Another bird I photographed was a coot on Green Lough near Cavan town in December. The old saying, “As bald as a coot” is a direct reference to the appearance of this bird which has a white forehead and bill that starkly contrast with its grey body and black head. Coots are widespread breeders across Ireland whose populations are increased by a winter influx of migrants. Breeding territories are known to be fiercely defended by coots and would not be afraid to charge intruders of any size.


Apart from the birdlife, County Cavan also boasts internationally renowned fishing lakes. On the shores of Lough Sheelin a few weeks ago, I met a fisherman from Carrickmacross who had come to fish on the lake.

“This is one of the best lakes in Europe for brown trout”, he told me. It was May and the mayfly were on the lake – which made it the perfect time to fish for trout. Interestingly, the name ‘mayfly’ is actually misleading because flies in this group can appear throughout the year. At one time they were called dayflies due to some of the species having an adult lifespan of just a single day. The common name comes from the habit of one species, which emerges as adults when the mayflower or hawthorn is in bloom.

Last winter I met two anglers on Lough Ramor fishing for pike. They travelled from Navan and Glangevlin in West Cavan to fish for the day. It was a cold winter’s day but the lads were quite content to brave the damp cold air “You get big pike in this lake in the winter!”

Pike are an impressive looking predatory fish with elongated streamlined muscular bodies, pointed heads with a large mouth packed full of strong teeth. National tourism earnings from pike angling were estimated to be around €750 million pre-covid, emphasising what an important asset coarse fishing, and all angling, is to the local economy.

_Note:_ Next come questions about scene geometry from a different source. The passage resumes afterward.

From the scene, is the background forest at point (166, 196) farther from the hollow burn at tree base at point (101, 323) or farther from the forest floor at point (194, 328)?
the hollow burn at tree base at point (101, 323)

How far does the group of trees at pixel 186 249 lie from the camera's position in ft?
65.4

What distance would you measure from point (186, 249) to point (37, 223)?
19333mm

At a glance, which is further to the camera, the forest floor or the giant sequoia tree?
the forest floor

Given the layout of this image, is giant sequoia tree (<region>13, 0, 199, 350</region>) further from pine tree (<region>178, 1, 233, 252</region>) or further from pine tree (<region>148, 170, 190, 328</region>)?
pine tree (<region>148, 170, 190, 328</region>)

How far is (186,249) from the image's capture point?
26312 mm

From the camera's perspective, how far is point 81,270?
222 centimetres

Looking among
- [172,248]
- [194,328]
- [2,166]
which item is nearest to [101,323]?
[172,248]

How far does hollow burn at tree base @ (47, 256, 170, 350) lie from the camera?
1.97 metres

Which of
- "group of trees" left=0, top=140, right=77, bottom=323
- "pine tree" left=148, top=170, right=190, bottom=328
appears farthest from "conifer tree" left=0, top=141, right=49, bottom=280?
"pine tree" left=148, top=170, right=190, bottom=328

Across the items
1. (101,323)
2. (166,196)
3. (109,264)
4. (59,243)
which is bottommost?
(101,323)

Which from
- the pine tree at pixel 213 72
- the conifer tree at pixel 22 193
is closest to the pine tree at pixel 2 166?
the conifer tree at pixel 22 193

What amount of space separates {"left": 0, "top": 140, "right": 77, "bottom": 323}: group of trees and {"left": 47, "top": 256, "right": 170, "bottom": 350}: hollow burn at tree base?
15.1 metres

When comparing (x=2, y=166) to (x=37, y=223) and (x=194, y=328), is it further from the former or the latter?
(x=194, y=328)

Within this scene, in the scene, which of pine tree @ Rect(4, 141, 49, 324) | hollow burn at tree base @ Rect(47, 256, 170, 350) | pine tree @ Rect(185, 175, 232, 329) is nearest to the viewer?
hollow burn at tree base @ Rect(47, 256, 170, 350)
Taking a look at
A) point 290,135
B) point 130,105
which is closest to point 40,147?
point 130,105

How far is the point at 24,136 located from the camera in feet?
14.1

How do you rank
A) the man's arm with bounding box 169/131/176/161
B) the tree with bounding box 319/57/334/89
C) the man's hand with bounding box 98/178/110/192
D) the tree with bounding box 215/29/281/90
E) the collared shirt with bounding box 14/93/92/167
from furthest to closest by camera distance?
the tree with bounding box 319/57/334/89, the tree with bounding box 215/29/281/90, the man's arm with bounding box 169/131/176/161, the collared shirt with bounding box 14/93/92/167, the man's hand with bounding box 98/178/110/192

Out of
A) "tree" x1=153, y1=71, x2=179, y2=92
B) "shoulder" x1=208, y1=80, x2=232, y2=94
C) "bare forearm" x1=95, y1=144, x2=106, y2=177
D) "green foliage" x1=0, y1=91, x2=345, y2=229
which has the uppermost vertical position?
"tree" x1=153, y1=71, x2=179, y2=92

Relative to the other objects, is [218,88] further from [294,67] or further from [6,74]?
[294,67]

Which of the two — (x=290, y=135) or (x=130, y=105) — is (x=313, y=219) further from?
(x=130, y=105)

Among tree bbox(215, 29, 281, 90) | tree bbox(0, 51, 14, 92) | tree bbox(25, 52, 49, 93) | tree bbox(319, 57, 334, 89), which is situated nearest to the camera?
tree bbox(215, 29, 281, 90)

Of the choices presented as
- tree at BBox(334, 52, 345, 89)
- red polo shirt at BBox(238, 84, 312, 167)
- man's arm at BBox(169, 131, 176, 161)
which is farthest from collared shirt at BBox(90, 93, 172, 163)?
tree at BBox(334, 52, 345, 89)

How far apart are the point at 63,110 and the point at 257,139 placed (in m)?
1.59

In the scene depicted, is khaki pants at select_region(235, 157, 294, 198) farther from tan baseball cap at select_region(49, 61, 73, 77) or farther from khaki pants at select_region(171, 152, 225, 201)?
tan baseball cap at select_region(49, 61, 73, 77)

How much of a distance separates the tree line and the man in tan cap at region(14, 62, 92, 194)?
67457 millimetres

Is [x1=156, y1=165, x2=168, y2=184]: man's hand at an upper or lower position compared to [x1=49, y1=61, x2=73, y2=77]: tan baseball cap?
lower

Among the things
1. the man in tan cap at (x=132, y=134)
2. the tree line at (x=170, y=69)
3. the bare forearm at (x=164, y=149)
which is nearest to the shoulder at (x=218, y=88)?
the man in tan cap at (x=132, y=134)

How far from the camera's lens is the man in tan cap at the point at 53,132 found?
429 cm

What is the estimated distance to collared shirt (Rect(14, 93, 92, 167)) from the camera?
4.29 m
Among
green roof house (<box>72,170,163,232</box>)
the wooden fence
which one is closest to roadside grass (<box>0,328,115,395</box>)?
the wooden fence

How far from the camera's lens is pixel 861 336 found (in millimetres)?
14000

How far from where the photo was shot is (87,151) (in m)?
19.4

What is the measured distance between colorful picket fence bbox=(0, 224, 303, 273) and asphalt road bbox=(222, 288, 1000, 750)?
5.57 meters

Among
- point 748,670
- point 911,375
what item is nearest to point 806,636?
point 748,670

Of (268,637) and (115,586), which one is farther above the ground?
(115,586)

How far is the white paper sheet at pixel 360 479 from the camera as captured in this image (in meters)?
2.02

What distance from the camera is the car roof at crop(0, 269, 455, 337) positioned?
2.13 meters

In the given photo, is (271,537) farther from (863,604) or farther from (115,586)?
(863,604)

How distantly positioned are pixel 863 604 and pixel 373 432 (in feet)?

I photographed heron on Dromore Lough, Lough Sillan, and Carrafin Lough. The heron is noted for its patience and skill as a hunter, as it stands tall and erect for hours before suddenly attacking its prey with its stabbing beak. In rural Ireland, the heron is more often called the crane, but as the crane has been extinct in Ireland for three centuries, it is almost certain that the heron is the bird that is actually meant.

Happily there have been reports earlier this year of a pair of cranes attempting to breed at wetland sites in the midlands.

Who knows, perhaps before long this large wetland bird will return to Co. Cavan’s countryside once more.


One thing is for sure – for our lakeland and other wetland biodiversity to thrive, we need to look after these precious ecosystems. While understanding what is affecting our catchments and waterbodies can help us manage them, experience from projects in Ireland and around the world has shown that local community involvement is one of the keys to long-term success. I have found the website www.catchments.ie an excellent resource for learning more about the science and stories of our water catchments, especially those in County Cavan. It’s well worth checking out.

For further information on the biodiversity which can be found in your local area, lake or waterways, visit www.biodiversityIreland.ie.

If birds are your area of interest, find out how to get involved in surveys and monitoring schemes in the Cavan area by heading to www.birdwatchireland.ie.

I was fortunate to have some people involved in local nature and conservation reach out to me to help me identify some of this wildlife and to give me more information about it.

A special thanks to Heather Bothwell, Tom Broe at Birdwatch Ireland, and Ben Malone with the Local Authority Waters Programme for the insights on wildlife they have provided, which have greatly improved my understanding of the wildlife in Cavan. I would also like to thank some other people who helped with this part of the project: Tony, Christine, Martin, Seanóg, Phil, Pauric and Philip.

County Cavan is an area with an abundance of wildlife and hopefully, people will continue to discover it in the months and years ahead. There is so much to explore in the local countryside and a lot to learn about the wildlife all around us.